_TEXTE FOURNI_
La car­to­gra­phie en quat­re di­men­si­ons

Propos recueillis par Marc Frochaux

Les big data au service de l’histoire? Dans toute l’Europe se constituent des «machines à remonter le temps», des systèmes d’information capables d’exploiter toutes les données connues à ce jour pour créer une nouvelle forme de cartographie qui inclurait la dimension temporelle. L’enjeu, selon Frédéric Kaplan, l’initiateur à l’EPFL de la Venice Time Machine, est immense: il s’agit de réparer la continuité entre un passé méconnu et un présent hypertrophié, saturé d’informations.

Publikationsdatum
16-05-2018
Revision
10-06-2018

TRACÉS : Comment a démarré le projet consistant à créer une «machine à remonter le temps» pour la ville de Venise?

_DONNÉES FOURNIES_
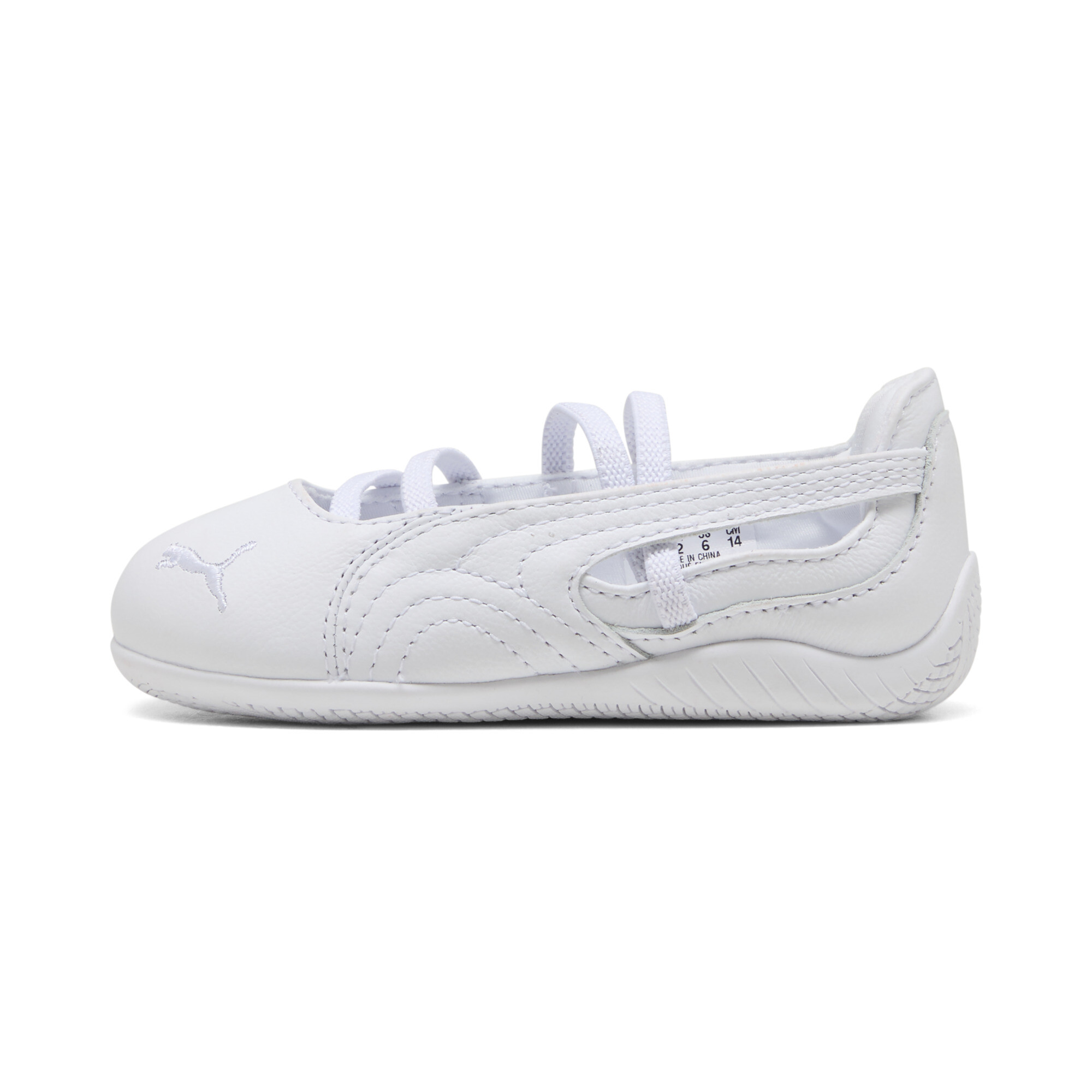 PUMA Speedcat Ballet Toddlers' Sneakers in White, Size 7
---
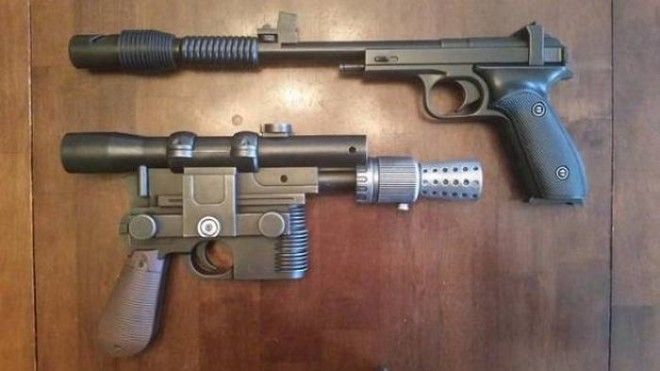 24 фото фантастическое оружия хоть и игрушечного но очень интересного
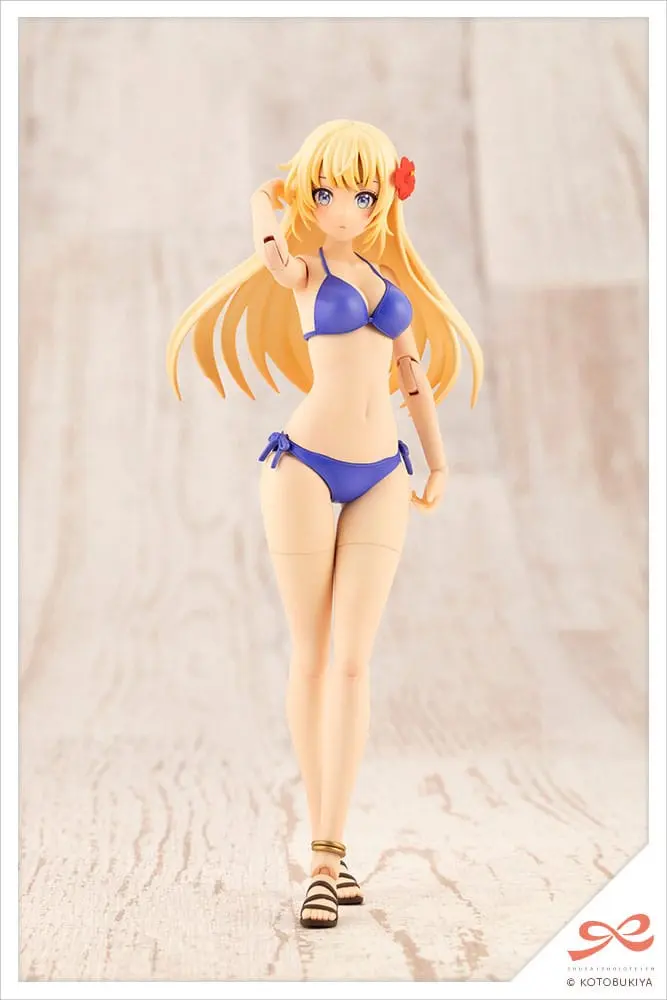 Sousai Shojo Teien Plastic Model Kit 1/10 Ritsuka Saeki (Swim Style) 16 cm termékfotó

_CONSIGNES DE L'EXERCICE_
a) D'après l'entretien sur la cartographie en quatre dimensions, pourquoi Frédéric Kaplan juge-t-il l'enjeu immense ? Répondez en une à trois phrases.
b) Ces affirmations concordent-elles avec l'entretien sur la cartographie en quatre dimensions ? Répondez par oui ou non à chacune et citez les mots décisifs du texte. (i) Les «machines à remonter le temps» se constituent seulement à Venise. (ii) Frédéric Kaplan est l'initiateur de la Venice Time Machine à l'EPFL. (iii) Le présent y est décrit comme pauvre en informations.
c) Prolongez l'entretien sur la cartographie en quatre dimensions à partir de sa dernière phrase.
Les entrées ne servent pas pour cet exercice.

_RÉPONSES PAR CONSIGNE_
a) Pour Frédéric Kaplan, l'enjeu est immense parce qu'il s'agit de réparer la continuité entre un passé méconnu et un présent hypertrophié, saturé d'informations.

b)
(i) Non : « Dans toute l’Europe se constituent ».
(ii) Oui : « Frédéric Kaplan, l’initiateur à l’EPFL de la Venice Time Machine ».
(iii) Non : « un présent hypertrophié, saturé d’informations ».

c)
Frédéric Kaplan : Tout a commencé avec la visite des archives d’Etat de Venise qui réunissent une centaine de kilomètres linéaires de documents couvrant plus de mille ans d’histoire. La découverte de cette exceptionnelle densité informationnelle a été un émerveillement, immédiatement accompagné du sentiment déprimant que les centaines d’historiens qui travaillent régulièrement ces données, malgré tout leur talent et leur patience, ne pourront jamais les aborder que très partiellement. C’est un territoire inexploré : la très grande majorité de ces documents n’a jamais été étudiée. Nous avons proposé de les traiter avec les technologies de l’information et, après cinq années de travail, nous avons brisé certains préjugés, démontré qu’il était possible de déchiffrer avec une grande performance les textes anciens. Actuellement, nous atteignons 3 % d’erreurs par caractère et bientôt les ouvrages pourront être numérisés sans même être ouverts, grâce aux méthodes de numérisation tomographique. Chaque mot peut désormais être indexé, ce qui permet de sortir des éléments de cette immense botte de foin en effectuant des recherches par mots-clés – comme sur Google. Il est possible d’indexer les textes, mais aussi les images, et donc de croiser les différentes données : registres, sources littéraires, cartes, peintures, etc.

En quoi cette gigantesque base de données pourra-t-elle intéresser les chercheurs en architecture et en urbanisme ? Sera-t-il possible de reconstituer des bâtiments, voire des quartiers entiers?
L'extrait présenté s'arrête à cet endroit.